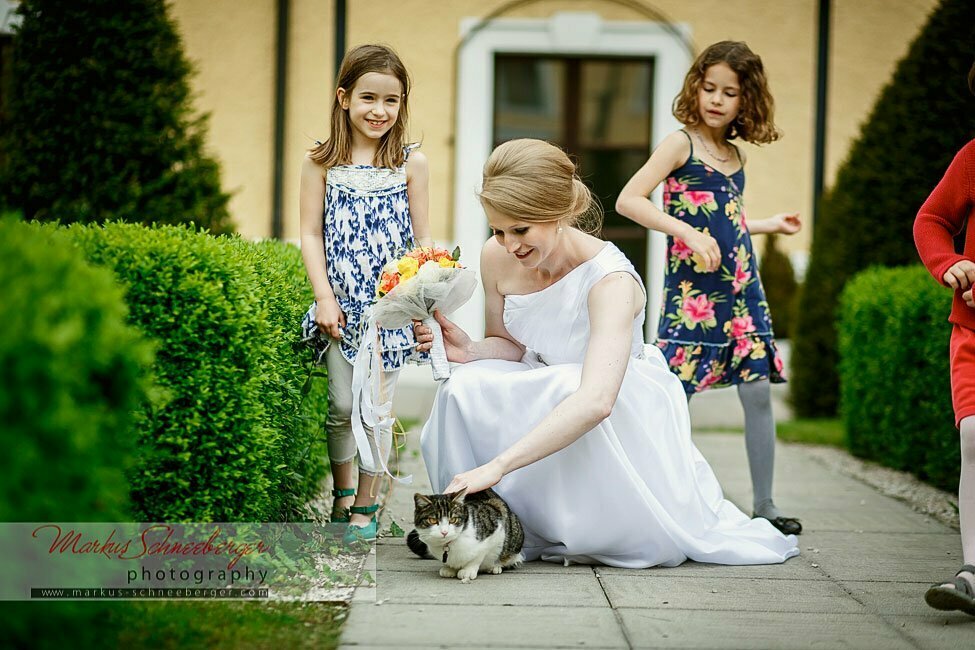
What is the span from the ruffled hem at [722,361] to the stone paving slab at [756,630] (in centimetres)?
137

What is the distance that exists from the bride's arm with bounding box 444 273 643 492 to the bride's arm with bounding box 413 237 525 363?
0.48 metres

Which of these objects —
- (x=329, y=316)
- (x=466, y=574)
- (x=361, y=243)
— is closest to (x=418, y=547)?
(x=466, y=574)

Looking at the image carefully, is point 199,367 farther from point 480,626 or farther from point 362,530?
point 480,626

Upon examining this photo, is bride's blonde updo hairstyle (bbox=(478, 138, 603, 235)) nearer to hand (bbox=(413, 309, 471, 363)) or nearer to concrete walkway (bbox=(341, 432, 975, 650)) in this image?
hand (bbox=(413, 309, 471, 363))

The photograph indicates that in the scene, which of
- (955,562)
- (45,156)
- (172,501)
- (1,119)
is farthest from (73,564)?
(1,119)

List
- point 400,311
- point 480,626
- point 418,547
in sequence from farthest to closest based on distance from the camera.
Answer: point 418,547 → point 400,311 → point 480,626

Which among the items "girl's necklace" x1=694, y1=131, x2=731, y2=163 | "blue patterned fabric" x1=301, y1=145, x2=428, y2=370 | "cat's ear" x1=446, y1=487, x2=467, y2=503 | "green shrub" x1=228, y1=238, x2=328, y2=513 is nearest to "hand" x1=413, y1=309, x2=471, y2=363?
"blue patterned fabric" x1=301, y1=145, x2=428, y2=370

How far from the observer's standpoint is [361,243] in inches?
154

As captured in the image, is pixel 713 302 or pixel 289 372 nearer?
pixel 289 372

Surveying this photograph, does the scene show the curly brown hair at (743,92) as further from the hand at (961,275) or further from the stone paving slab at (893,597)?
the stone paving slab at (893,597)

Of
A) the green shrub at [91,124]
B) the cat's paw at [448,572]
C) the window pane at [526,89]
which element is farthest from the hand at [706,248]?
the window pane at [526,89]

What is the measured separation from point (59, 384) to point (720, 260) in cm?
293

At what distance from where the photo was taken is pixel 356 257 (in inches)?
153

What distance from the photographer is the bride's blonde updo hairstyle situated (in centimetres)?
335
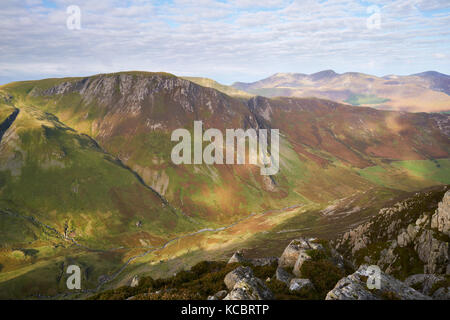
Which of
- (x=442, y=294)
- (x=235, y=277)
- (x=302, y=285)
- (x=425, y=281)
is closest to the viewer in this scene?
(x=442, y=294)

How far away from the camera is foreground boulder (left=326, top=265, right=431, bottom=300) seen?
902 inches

▶ Directive
Return the lines of the material exactly as they appear, beginning at the line that contains "The photograph indicates" and stopping after the last line of the material, and omit the pictures.

▶ Output below
The photograph indicates that in the scene, which of
- (955,562)
- (45,156)
- (172,501)
- (1,119)
is farthest from (73,564)?
(1,119)

List
- point 400,311
- point 480,626
- point 418,547
in sequence from farthest to closest based on distance from the camera.
Answer: point 418,547 → point 400,311 → point 480,626

Which among the items "girl's necklace" x1=694, y1=131, x2=731, y2=163 | "blue patterned fabric" x1=301, y1=145, x2=428, y2=370 | "cat's ear" x1=446, y1=487, x2=467, y2=503 | "green shrub" x1=228, y1=238, x2=328, y2=513 is nearest to "hand" x1=413, y1=309, x2=471, y2=363?
"blue patterned fabric" x1=301, y1=145, x2=428, y2=370

How far from the observer's standpoint is [361,243] in inches?
154

As captured in the image, is pixel 713 302 or pixel 289 372 nearer?
pixel 289 372

Surveying this photograph, does the scene show the curly brown hair at (743,92) as further from the hand at (961,275) or further from the stone paving slab at (893,597)?
the stone paving slab at (893,597)

Of
A) the green shrub at [91,124]
B) the cat's paw at [448,572]
C) the window pane at [526,89]
which element is farthest from the hand at [706,248]?
the window pane at [526,89]

What is the measured separation from point (59, 384) to point (720, 260) in cm?
293

At what distance from where the photo was taken is pixel 356 257 (in inches)?
153

What distance from the photographer is the bride's blonde updo hairstyle situated (in centimetres)?
335
Which of
- (x=442, y=294)
- (x=235, y=277)
- (x=302, y=285)
- (x=425, y=281)
is closest to the viewer in this scene?
(x=442, y=294)

How far away from the camera is foreground boulder (left=326, top=265, right=431, bottom=300) seen?
902 inches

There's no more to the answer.